* Requirement
Repeat exactly, and only, the lines from the one holding "order: Passeriformes" through the last line of the records below.

___ Data for this task ___

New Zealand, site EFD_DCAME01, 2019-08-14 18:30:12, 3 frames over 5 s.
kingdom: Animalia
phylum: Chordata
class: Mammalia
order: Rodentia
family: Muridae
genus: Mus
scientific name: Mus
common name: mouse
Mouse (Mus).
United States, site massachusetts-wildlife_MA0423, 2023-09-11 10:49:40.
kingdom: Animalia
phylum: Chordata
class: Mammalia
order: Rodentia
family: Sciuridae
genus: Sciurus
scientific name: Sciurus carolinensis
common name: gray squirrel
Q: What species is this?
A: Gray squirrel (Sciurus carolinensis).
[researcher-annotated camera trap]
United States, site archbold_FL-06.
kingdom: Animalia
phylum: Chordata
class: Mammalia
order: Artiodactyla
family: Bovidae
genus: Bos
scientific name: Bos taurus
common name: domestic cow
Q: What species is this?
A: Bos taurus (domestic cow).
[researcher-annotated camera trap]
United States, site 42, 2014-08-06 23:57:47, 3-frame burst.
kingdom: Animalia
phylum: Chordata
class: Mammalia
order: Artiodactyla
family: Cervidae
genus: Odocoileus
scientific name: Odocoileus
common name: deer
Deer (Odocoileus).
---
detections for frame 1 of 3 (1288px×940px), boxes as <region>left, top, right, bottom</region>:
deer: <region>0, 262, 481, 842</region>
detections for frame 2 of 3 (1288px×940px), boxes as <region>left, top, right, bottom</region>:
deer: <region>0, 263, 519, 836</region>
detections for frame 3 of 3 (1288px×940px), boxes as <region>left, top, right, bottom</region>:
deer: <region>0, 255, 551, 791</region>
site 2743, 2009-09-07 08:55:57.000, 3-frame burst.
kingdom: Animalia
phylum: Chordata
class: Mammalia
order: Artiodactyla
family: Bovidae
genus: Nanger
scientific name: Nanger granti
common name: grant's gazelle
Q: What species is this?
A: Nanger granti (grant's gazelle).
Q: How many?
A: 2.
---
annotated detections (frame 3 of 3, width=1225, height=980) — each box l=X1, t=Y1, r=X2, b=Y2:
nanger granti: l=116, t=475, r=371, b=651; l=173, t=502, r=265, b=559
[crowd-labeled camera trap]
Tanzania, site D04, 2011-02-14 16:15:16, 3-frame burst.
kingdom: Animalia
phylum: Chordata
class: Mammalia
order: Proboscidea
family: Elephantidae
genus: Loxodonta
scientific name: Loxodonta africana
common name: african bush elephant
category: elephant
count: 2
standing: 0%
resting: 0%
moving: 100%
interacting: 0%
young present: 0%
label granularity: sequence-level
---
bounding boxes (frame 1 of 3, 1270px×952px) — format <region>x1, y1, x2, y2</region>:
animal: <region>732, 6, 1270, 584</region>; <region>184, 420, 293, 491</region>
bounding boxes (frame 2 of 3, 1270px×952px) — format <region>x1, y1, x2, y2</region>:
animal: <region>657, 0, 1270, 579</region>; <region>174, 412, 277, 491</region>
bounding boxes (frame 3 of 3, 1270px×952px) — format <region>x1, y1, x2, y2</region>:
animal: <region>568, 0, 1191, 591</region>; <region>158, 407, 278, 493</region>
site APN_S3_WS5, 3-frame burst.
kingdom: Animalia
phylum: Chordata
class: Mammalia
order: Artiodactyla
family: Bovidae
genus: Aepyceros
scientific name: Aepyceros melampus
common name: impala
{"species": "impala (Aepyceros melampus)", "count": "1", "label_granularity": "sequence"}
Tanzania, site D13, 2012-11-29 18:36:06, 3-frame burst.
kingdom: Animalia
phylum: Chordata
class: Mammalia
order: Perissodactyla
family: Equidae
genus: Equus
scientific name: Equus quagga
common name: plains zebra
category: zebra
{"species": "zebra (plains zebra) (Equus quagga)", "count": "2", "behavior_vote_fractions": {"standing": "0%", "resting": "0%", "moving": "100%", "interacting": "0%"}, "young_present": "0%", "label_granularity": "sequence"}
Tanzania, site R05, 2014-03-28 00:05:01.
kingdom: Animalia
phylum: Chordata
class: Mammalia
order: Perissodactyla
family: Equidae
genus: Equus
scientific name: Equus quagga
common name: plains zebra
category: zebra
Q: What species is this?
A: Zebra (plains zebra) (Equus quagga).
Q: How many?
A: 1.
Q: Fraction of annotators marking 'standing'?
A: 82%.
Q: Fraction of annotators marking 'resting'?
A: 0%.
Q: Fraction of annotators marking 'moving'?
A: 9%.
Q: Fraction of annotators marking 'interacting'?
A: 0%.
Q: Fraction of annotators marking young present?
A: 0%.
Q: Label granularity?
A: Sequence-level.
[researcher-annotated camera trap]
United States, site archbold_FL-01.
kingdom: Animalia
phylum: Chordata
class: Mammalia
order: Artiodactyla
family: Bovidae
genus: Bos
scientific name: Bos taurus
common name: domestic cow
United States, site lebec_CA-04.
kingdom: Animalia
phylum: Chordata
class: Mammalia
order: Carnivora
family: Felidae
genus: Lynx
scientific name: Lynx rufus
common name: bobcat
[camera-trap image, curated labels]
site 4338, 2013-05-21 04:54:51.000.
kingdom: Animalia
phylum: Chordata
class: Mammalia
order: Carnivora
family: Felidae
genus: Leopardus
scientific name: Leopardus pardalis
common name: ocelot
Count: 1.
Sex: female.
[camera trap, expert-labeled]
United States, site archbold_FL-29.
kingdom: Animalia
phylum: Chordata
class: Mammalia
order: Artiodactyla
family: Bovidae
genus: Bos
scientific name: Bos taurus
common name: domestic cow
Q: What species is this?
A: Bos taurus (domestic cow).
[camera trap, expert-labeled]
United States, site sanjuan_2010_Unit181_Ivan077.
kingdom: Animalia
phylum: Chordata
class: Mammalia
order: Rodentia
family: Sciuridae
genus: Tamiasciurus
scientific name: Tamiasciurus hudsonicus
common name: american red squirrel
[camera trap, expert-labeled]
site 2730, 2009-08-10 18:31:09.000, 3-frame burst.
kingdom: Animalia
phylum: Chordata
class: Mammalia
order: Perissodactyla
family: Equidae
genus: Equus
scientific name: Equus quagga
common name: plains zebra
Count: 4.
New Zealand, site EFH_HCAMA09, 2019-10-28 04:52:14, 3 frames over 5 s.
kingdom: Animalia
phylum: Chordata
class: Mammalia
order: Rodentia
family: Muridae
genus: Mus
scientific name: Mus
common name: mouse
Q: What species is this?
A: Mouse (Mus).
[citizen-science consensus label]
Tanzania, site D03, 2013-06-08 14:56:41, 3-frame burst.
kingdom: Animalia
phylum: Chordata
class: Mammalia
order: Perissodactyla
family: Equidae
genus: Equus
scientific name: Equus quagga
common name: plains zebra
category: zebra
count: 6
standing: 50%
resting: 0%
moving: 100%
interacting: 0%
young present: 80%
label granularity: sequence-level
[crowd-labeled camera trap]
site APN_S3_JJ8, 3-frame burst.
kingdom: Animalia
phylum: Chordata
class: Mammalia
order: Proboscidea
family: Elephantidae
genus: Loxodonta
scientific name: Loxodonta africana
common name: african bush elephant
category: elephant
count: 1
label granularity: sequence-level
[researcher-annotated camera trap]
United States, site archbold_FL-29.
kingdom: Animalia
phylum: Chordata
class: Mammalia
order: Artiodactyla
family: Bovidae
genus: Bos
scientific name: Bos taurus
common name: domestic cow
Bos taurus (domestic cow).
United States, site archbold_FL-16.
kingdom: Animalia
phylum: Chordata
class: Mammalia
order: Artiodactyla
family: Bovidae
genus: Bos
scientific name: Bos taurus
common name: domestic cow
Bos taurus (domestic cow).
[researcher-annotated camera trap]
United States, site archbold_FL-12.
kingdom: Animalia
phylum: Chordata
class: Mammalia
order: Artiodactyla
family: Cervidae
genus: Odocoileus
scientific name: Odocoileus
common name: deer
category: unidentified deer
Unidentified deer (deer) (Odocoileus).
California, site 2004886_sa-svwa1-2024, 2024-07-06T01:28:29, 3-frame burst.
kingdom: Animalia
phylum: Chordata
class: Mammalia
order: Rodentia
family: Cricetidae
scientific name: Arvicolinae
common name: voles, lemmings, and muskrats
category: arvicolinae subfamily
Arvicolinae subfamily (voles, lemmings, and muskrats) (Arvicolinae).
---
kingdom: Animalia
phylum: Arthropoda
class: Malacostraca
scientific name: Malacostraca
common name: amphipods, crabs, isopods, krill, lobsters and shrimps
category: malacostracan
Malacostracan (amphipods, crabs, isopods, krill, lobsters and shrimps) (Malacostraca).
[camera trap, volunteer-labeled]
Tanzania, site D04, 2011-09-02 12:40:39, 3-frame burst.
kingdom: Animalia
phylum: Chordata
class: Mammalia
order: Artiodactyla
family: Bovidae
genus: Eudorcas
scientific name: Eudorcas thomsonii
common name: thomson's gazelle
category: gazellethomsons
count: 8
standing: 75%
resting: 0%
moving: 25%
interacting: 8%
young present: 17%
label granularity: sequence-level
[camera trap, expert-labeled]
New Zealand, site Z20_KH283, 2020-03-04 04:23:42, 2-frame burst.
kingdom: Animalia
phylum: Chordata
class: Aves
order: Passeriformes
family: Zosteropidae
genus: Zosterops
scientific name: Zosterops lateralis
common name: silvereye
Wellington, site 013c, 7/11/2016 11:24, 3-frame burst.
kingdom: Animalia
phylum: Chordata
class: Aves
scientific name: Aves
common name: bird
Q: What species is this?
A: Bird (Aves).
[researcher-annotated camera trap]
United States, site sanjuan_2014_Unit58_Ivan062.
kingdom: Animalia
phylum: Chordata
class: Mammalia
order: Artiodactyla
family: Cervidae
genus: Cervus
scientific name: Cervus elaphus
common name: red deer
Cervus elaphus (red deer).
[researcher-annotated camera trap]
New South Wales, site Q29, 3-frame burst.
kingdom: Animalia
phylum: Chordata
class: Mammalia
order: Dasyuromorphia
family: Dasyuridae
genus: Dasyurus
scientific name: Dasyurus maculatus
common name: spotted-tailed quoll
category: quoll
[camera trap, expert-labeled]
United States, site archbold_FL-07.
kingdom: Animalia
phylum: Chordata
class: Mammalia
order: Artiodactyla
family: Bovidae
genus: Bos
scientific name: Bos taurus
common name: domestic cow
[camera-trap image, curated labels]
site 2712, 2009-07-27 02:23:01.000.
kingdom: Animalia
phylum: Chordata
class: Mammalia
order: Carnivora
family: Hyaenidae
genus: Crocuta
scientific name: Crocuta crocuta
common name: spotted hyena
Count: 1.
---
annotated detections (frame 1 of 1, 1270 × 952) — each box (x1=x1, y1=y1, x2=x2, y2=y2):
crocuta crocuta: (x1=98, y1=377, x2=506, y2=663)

___

* Exercise output
order: Passeriformes
family: Zosteropidae
genus: Zosterops
scientific name: Zosterops lateralis
common name: silvereye
Wellington, site 013c, 7/11/2016 11:24, 3-frame burst.
kingdom: Animalia
phylum: Chordata
class: Aves
scientific name: Aves
common name: bird
Q: What species is this?
A: Bird (Aves).
[researcher-annotated camera trap]
United States, site sanjuan_2014_Unit58_Ivan062.
kingdom: Animalia
phylum: Chordata
class: Mammalia
order: Artiodactyla
family: Cervidae
genus: Cervus
scientific name: Cervus elaphus
common name: red deer
Cervus elaphus (red deer).
[researcher-annotated camera trap]
New South Wales, site Q29, 3-frame burst.
kingdom: Animalia
phylum: Chordata
class: Mammalia
order: Dasyuromorphia
family: Dasyuridae
genus: Dasyurus
scientific name: Dasyurus maculatus
common name: spotted-tailed quoll
category: quoll
[camera trap, expert-labeled]
United States, site archbold_FL-07.
kingdom: Animalia
phylum: Chordata
class: Mammalia
order: Artiodactyla
family: Bovidae
genus: Bos
scientific name: Bos taurus
common name: domestic cow
[camera-trap image, curated labels]
site 2712, 2009-07-27 02:23:01.000.
kingdom: Animalia
phylum: Chordata
class: Mammalia
order: Carnivora
family: Hyaenidae
genus: Crocuta
scientific name: Crocuta crocuta
common name: spotted hyena
Count: 1.
---
annotated detections (frame 1 of 1, 1270 × 952) — each box (x1=x1, y1=y1, x2=x2, y2=y2):
crocuta crocuta: (x1=98, y1=377, x2=506, y2=663)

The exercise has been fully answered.